# Moving from Ontario to BC.



## Aramish (May 17, 2014)

Hello so my parents moved from Toronto to Prince Rupert and I have to move as well this summer there. I was wondering if anyone has moved with their hedgehog from Ontario to BC and knows how to do it? I know flights like air canada don't allow hedgehogs in the cabins and I am not sure if he'd be allowed in the baggage compartment or be okay there! Really would appreciate any help!


----------



## FinnickHog (Dec 1, 2014)

I haven't personally managed to find any Canadian airlines that allow hedgehogs in the cabin. You'll be able to put him under the plane as checked luggage, which means you'll have to pack him well for the trip.

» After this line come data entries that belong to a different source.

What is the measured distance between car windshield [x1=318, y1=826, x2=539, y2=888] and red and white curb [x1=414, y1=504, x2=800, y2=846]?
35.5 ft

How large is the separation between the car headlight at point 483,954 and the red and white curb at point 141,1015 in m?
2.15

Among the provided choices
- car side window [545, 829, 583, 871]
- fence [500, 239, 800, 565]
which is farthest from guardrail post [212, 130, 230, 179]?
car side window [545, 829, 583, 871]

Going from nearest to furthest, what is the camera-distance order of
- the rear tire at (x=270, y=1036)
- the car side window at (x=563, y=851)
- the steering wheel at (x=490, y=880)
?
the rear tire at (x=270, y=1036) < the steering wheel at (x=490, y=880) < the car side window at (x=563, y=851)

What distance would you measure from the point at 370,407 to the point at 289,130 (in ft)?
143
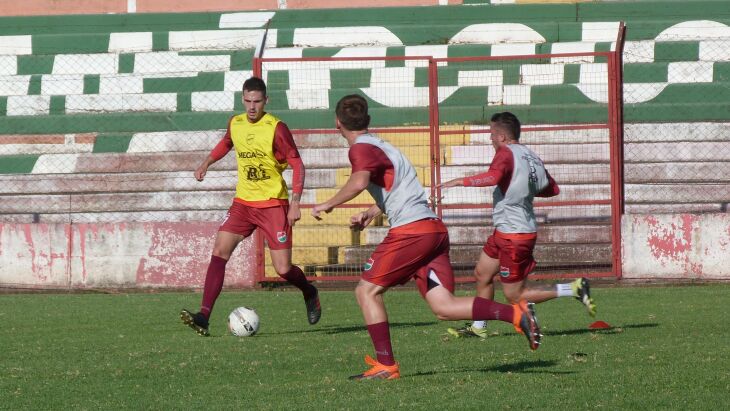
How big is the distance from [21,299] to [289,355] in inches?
292

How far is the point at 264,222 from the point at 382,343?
3.59 metres

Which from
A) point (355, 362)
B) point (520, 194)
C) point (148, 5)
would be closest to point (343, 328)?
point (520, 194)

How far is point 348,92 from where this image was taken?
1900 centimetres

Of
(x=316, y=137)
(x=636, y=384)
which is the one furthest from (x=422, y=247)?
(x=316, y=137)

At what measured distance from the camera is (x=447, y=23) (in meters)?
21.5

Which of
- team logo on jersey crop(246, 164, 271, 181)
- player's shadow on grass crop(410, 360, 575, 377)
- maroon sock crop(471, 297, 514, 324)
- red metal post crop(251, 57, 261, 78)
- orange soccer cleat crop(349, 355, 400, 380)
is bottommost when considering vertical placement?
player's shadow on grass crop(410, 360, 575, 377)

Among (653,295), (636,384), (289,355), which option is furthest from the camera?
(653,295)

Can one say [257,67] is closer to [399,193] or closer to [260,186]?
[260,186]

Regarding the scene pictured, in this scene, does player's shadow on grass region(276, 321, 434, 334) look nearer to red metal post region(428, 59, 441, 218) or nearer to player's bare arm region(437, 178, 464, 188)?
player's bare arm region(437, 178, 464, 188)

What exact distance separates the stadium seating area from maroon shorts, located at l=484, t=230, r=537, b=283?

I highly suggest buying these things for the flight:
Hard Sided Pet Carrier, Small You need one of these hard carriers. They won't let your hedgehog fly without one. Or any pet for that matter.
Long Lasting Warmers
Fleece Blankets

You'll want to start the heat on the hand warmers as close to take-off as possible, and then wrap 4-6 of them in the fleece blanket. Place that at the bottom of the crate, and put your hedgehog on top. Cover him up with a few more blankies, and then he's good to go.

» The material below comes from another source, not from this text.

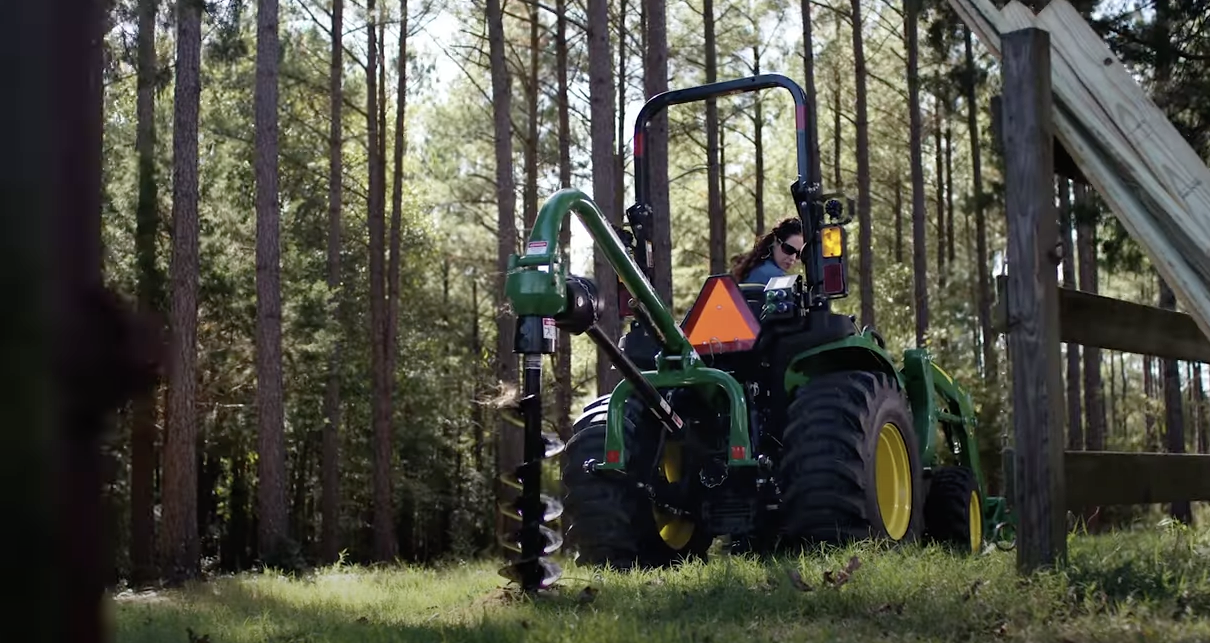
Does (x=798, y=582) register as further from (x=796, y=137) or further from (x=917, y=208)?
(x=917, y=208)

I know Westjet flies some planes with heated cargo along most routes, (my Senegal parrot was shipped from Toronto to Calgary this way) so if you call and ask when these planes fly, you can book on one of those planes. He'll still end up sitting on the tarmac for a while, and this is sadly unavoidable, but the hand warmers will help. Try to fly on a nice day, if you can help it. My parrot flew in December and there had to be a lot more packing involved to keep her warm.

When you land, have food and water ready for him. Also, try to fly during the day so he sleeps for the whole trip.

Make sure you book your flight over the phone and not online, so you can mention that you'll be checking your hedgehog. If you fly Westjet, they'll book you so that there are no connections and a plane with heated cargo. I'm not sure if Air Canada does the same.

I hope that helps!


----------